Why did you write The Dumpling Galaxy Cookbook?
The publisher came to me with the idea. I never thought to dream of a cookbook with daily busy activities, but they encouraged me. This cookbook is to demystify how easy the dumpling can be made. It’s not as hard as you may have thought. The thing here is to let people know: if I can do it, you can do it.
Where do you source your ingredients?
On Main St. in Flushing, there are more than 10 different Chinese supermarkets. I can get any fresh produce and meat I like. So I never worry about where to get ingredients to make my dumplings. The one I go to everyday is Chung Fat Supermarket, right across the street from Dumpling Galaxy. From seafood to meat to produce to dry spices, I get everything from there. I like to support them and let them get my business. We support each other so we can grow together as a community. When we unite together and help each other, we can grow together.
What are some of the challenges you've faced as an entrepreneur and as a self-trained chef?

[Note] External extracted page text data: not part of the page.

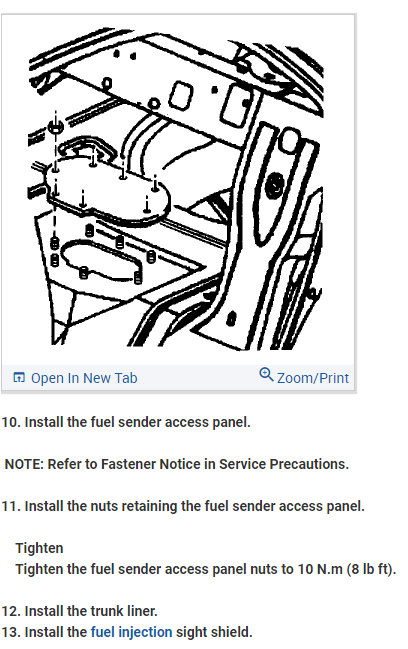 Open In New Tab

Zoom/Print

10. Install the fuel sender access panel.

NOTE: Refer to Fastener Notice in Service Precautions.

11. Install the nuts retaining the fuel sender access panel.

Tighten
Tighten the fuel sender access panel nuts to 10 N.m (8 lb ft).

12. Install the trunk liner.
13. Install the fuel injection sight shield.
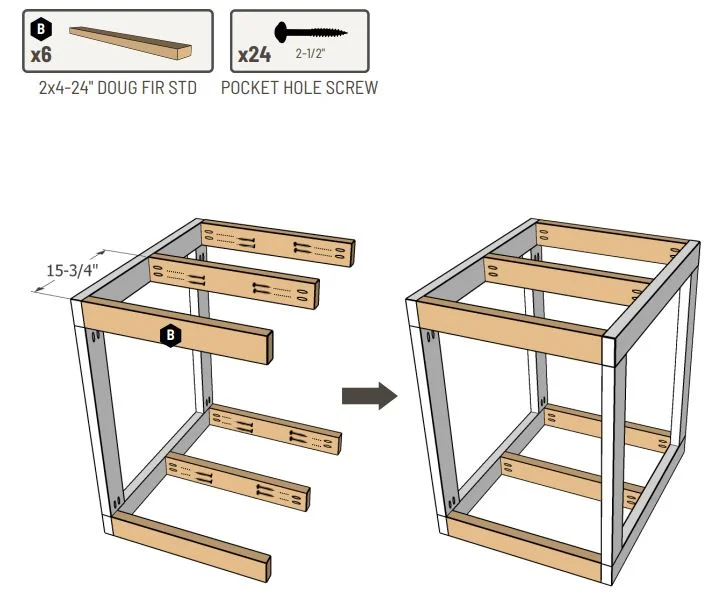 B
x6
2x4-24" DOUG FIR STD

x24
2-1/2"
POCKET HOLE SCREW

15-3/4"

B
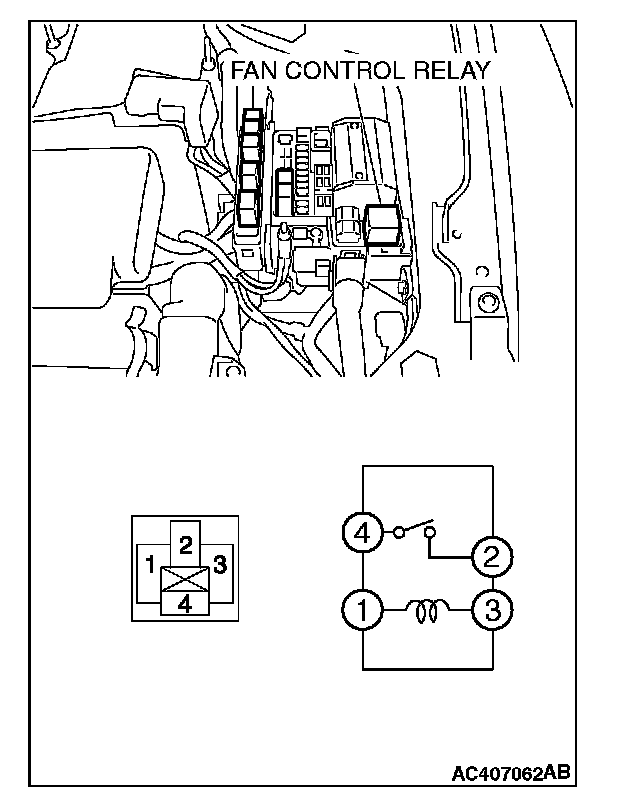 FAN CONTROL RELAY

2
1
3
4

4
2
1
3

AC407062AB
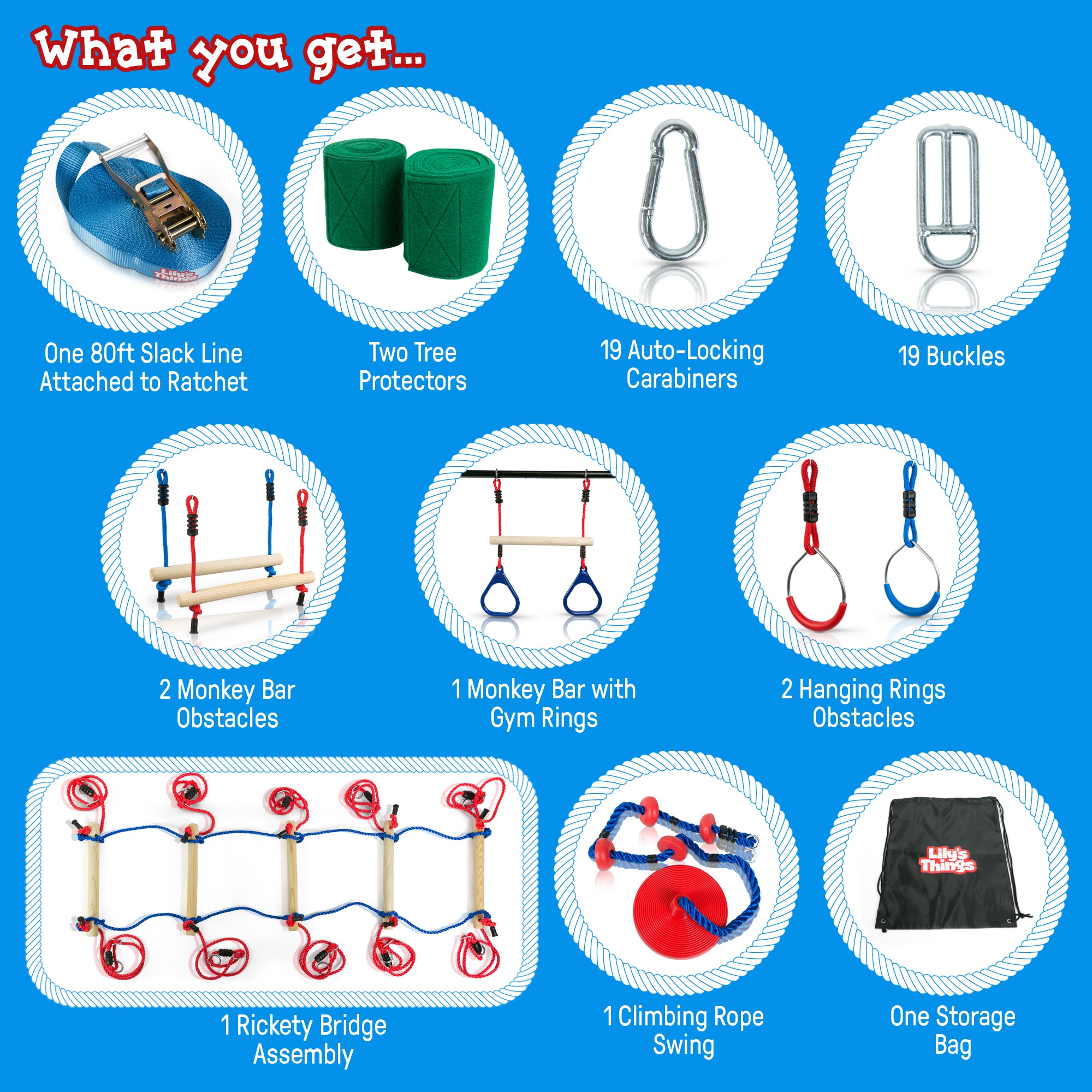 What you get...

Lily's Things

One 80ft Slack Line Attached to Ratchet

Two Tree Protectors

19 Auto-Locking Carabiners

19 Buckles

2 Monkey Bar Obstacles

1 Monkey Bar with Gym Rings

2 Hanging Rings Obstacles

1 Rickety Bridge Assembly

1 Climbing Rope Swing

Lily's Things

One Storage Bag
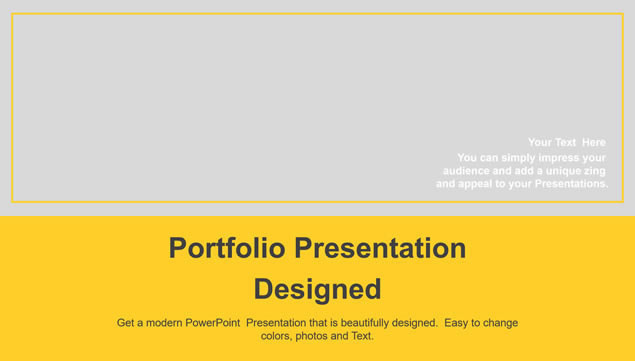 Your Text Here

You can simply impress your audience and add a unique zing and appeal to your Presentations.

Portfolio Presentation Designed

Get a modern PowerPoint Presentation that is beautifully designed. Easy to change colors, photos and Text.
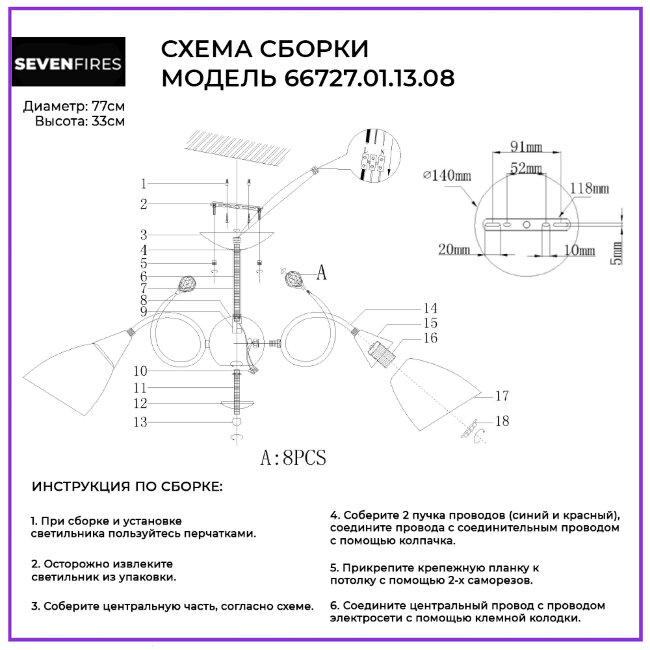 SEVENFIRES

СХЕМА СБОРКИ
МОДЕЛЬ 66727.01.13.08

Диаметр: 77см
Высота: 33см

1
2
3
4
5
6
7
8
9
10
11
12
13
A
14
15
16
17
18

A:8PCS

91mm
52mm
⌀140mm
118mm
20mm
10mm
5mm

ИНСТРУКЦИЯ ПО СБОРКЕ:

1. При сборке и установке светильника пользуйтесь перчатками.

2. Осторожно извлеките светильник из упаковки.

3. Соберите центральную часть, согласно схеме.

4. Соберите 2 пучка проводов (синий и красный), соедините провода с соединительным проводом с помощью колпачка.

5. Прикрепите крепежную планку к потолку с помощью 2-х саморезов.

6. Соедините центральный провод с проводом электросети с помощью клемной колодки.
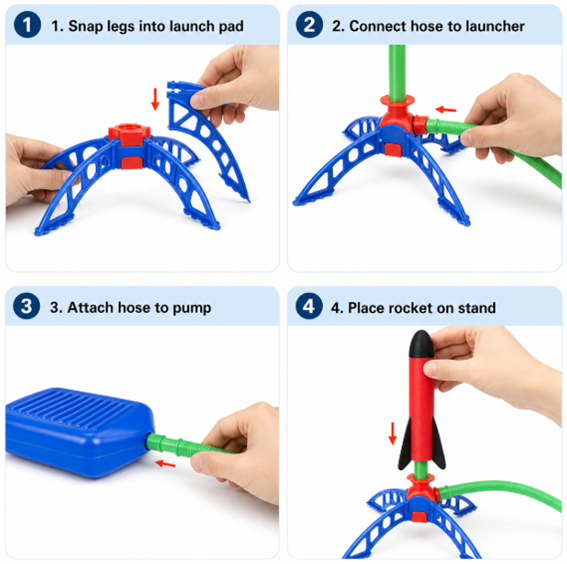 1 1. Snap legs into launch pad

2 2. Connect hose to launcher

3 3. Attach hose to pump

4 4. Place rocket on stand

It's a [largely] Chinese community, so competition is tough. The most challenging thing is getting the right people to work with. They need a lot of training, and after they become experienced they might open their own business or be taken away by other businesses, so it's hard to keep people for a long time.
What is your advice to young women entrepreneurs or aspiring chefs?
As a woman, learn to be independent. Do not rely on anybody. And have a good skill regardless of what you do. Keep trying and hard work will put your dream through.